Thursday, December 4, 2008

The Grinch

The issue at hand was pews. The order was wrong. Was it the buyer or the builder? I'll never know for sure. What I do know is that somebody at church accepted the delivery. Because a leader's daughter was getting married. In the brand new building.

And it was too late to change. So the delivery was accepted.

That's when the builder/buyer feud started. It was polite. At first. Feeling wronged, the church refused to pay the remainder of their bill.

I arrived as pastor many years later. It took a few years for me to hear the full story. Then I was shown the file of correspondence...

...which concluded with a formal notice that the church had been written off as a bad debt. What to do?
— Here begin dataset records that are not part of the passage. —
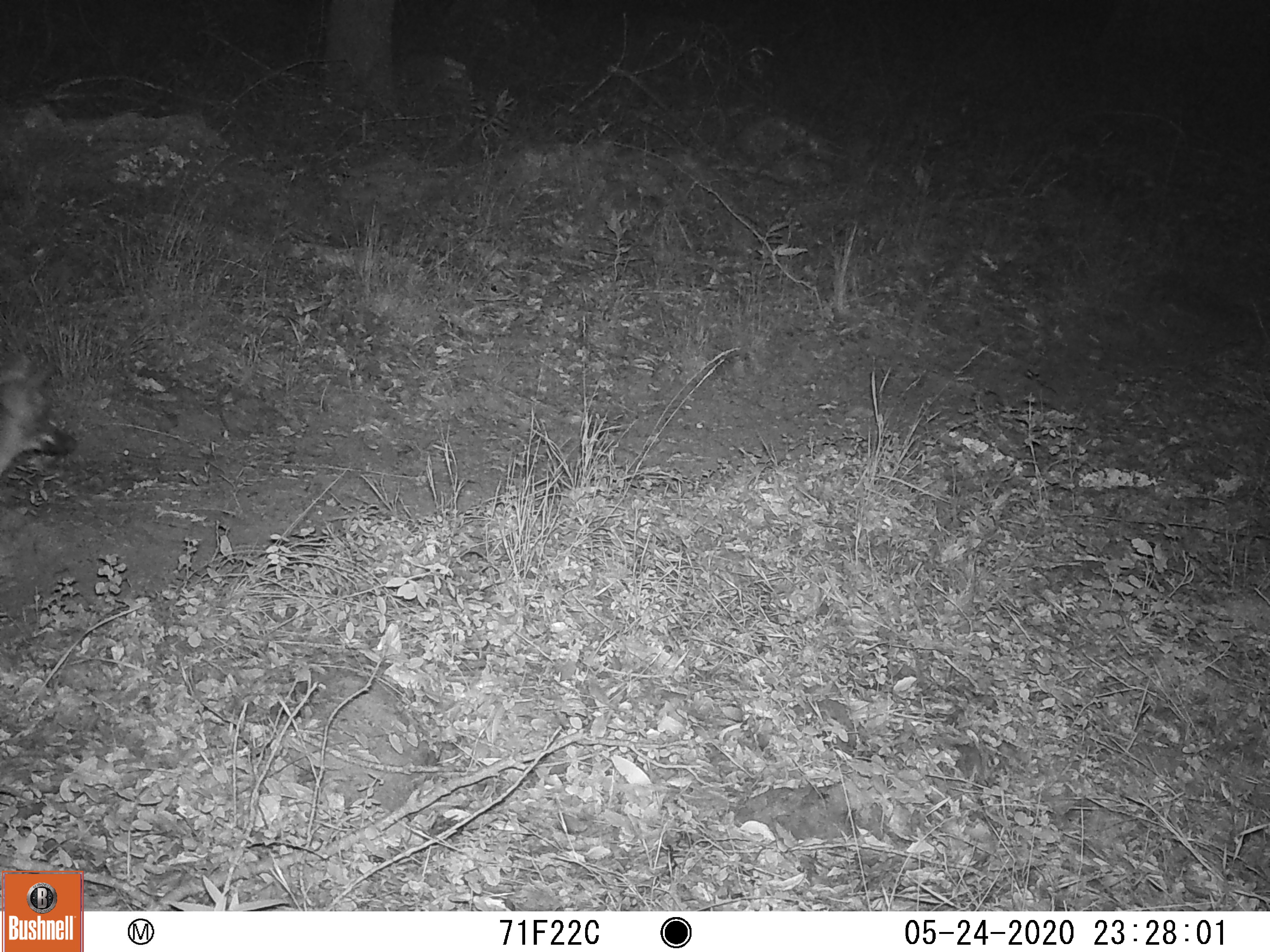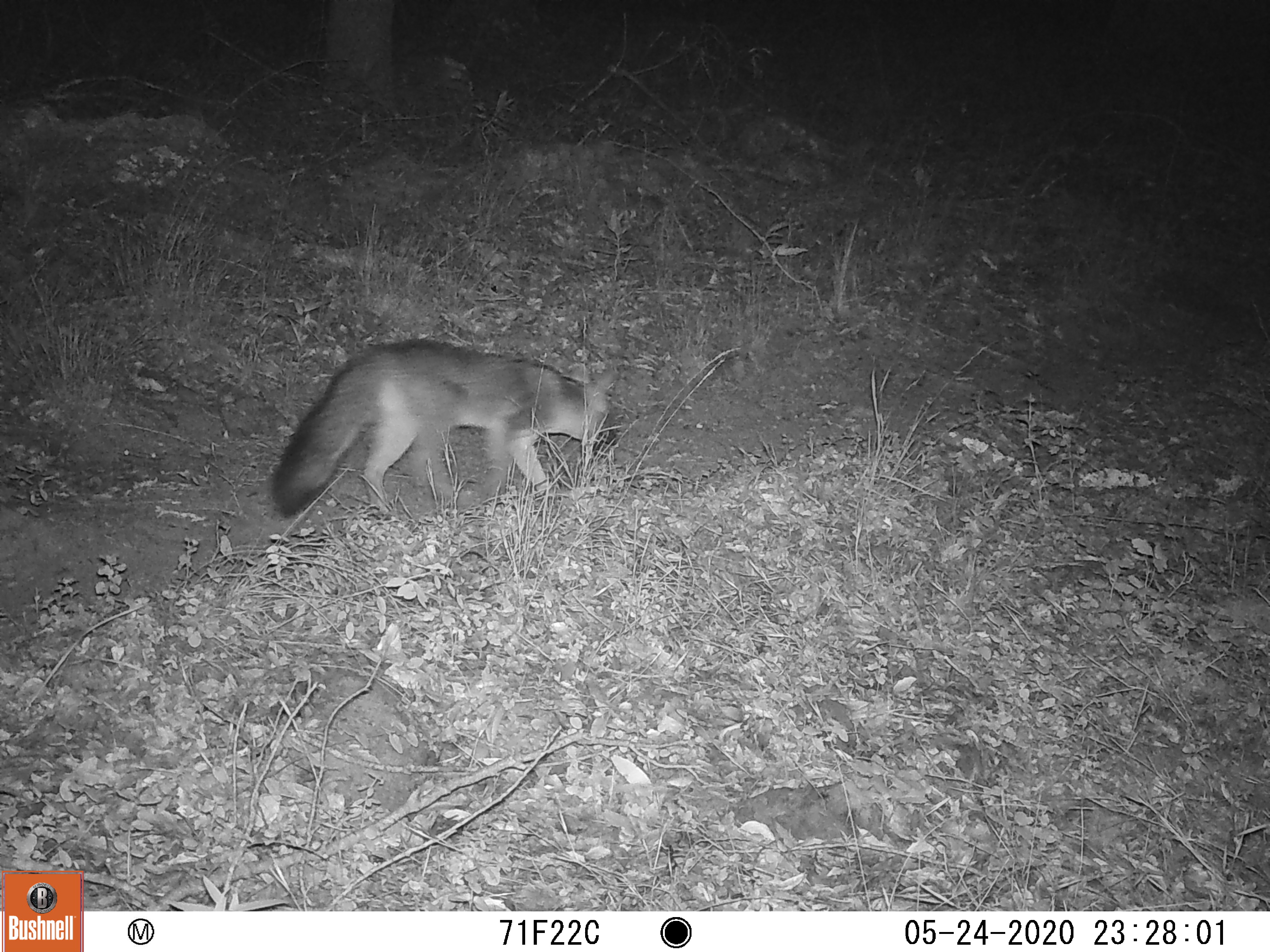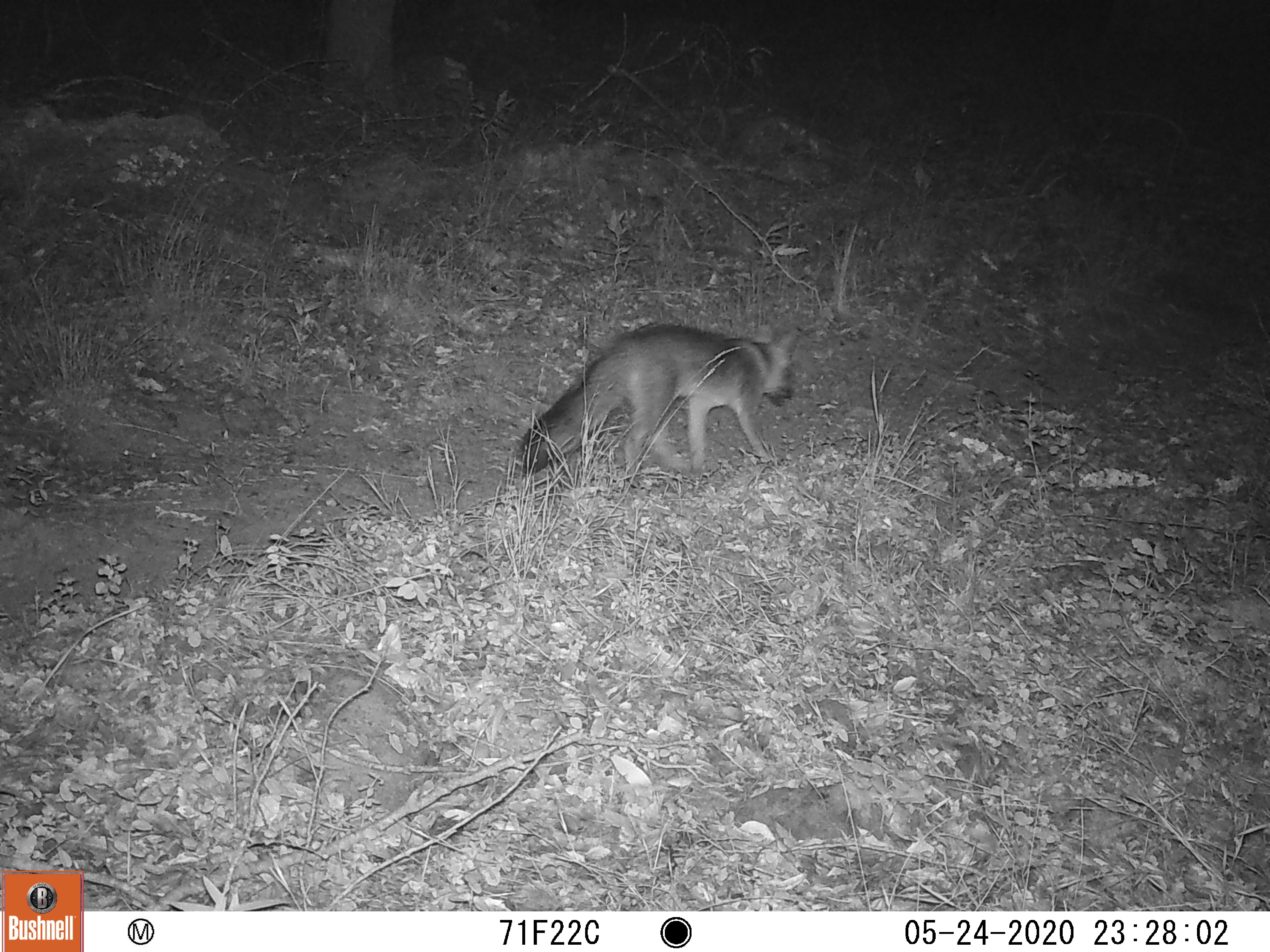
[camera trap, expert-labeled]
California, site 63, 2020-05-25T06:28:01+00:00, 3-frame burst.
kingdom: Animalia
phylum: Chordata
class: Mammalia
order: Carnivora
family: Canidae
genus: Urocyon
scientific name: Urocyon cinereoargenteus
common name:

Wise words (from The Word) were like a spiritual sextant making our direction sure...
He who walks in integrity walks securely. (Proverbs 10:9 NASB)
Choose a good reputation over great riches. (Proverbs 22:1 NLT)

We contacted the pew manufacturer, offering to settle our debt plus interest for the years that had passed between. They charged us -- all of it. We paid it -- joyfully. It's the only choice when you have decided to "DWELL in the land AND CULTIVATE faithfulness."

We all face the occasional temptation to be a Grinch. The Christmas we help steal may belong to a laborer in a cabinet shop building pews. Or it might be the one which should go to the cashier at Target.

The one who gave you too much change. During Christmas rush. And has to balance the cash drawer at the end of the shift.

The extra money you noticed when you got home from the store.

Whose fault is it? What will you do?

What's your story? I would love your comments.

8 comments:

C. Beth said...

I'd never heard that story, Dad. It's a good one. Although with the awful orange of those pews, I'm really not sure you should have paid. Just kidding.

Recently I was at Target and they had something mislabeled. I brought it up, and the manager's solution was to give me half off the item (a large package of Goldfish crackers.) I happily accepted it. Then yesterday I was reading a blog (don't remember which one) and the writer said she'd tried to get an advertised deal at Target, and found out it was mispriced in the ad. The manager offered her $15 (as it was a large item), and she refused it. I thought, "Well, I would have taken it!" This post makes me think, though. With the difficulty retailers are having, should I give them some grace when they make a mistake? If enough of us did that, would it eventually save one person's job?

Of course, it wasn't stealing for me to take that $3 or so for the Goldfish. But your post and the one I read yesterday are giving me a different perspective, and I might do it differently next time.

Tony E. said...

Yesterday I was at a Chinese food place and ordered a combo #2 plate. When I got to the register, I noticed that they charged me for the Combo #1, a difference of about $1. I asked her when she gave me the order if she charged me for a Combo #2 since that is what I had. She looked, opened up my order, and changed the amount due. She then thanked me for pointing it out, which was nice.
Occasionally, I'll find something like this when I go out and when I notice it, I'll point it out. Usually never crosses my mind to do otherwise.
I guess that is one thing I haven't struggled with. There are other things, of course, but paying at the register isn't one of them.

Chris Bowers said...

I've always been a bit of a wuss about returning things or complaining because there is not enough dressing on my salad. I just cringe at the thought of having something to do with someone getting in trouble or worse, fired. However, my wife reminds me that a lot of times the store needs to be held accountable so that the same overpricing or underdressing does not keep reoccurring. As usual Sam's practical Wordly (made that word up) wisdom is right on. Gotta do the right thing without exception.

Scriptor Senex said...

I always return the money if I am given too much change. It's nothing 'goody, goody' it just comes naturally. What amuses me is the total shock on the face of the salesperson. Note the word shock, not surprise. It's obviously something that rarely, if ever, happens to them...

Sam said...

You mean, Beth, that I still had a story left that I hadn't told you a thousand times?

Tony and Chris, thanks for you candid input.

Scriptor, I've seen you at What does It Mean and my wife saw you at C.Beth. Thanks for a great comment.

beckiwithani said...

I've heard you tell that story ... a few times ... obviously Beth just wasn't listening. ;)

Sandra said...

I think there is a really fine line between being a good steward of what He's given us, and "spreading the wealth." And, no I'm not talking about the GOVERNMENT spreading the wealth. I'm talking about individuals, like us, who have been blessed. We have arrived at the point where, if we get a good deal, fine. If we don't and pay full price, fine too. Because I do feel like God wants us to share whatever He's given us, and I don't think he just means to charities. I'm always amazed at otherwise very nice people, who are stingy tippers. If you can afford to eat out, really, what is another dollar or two to you -- the difference between a minimum tip and a very nice tip. But the waitress may be struggling and a couple extra dollars might be a real lift for her day.

Sam said...

Right on, Sandra. I hadn't thought of the "tipping" side of it. I'm glad you brought it up.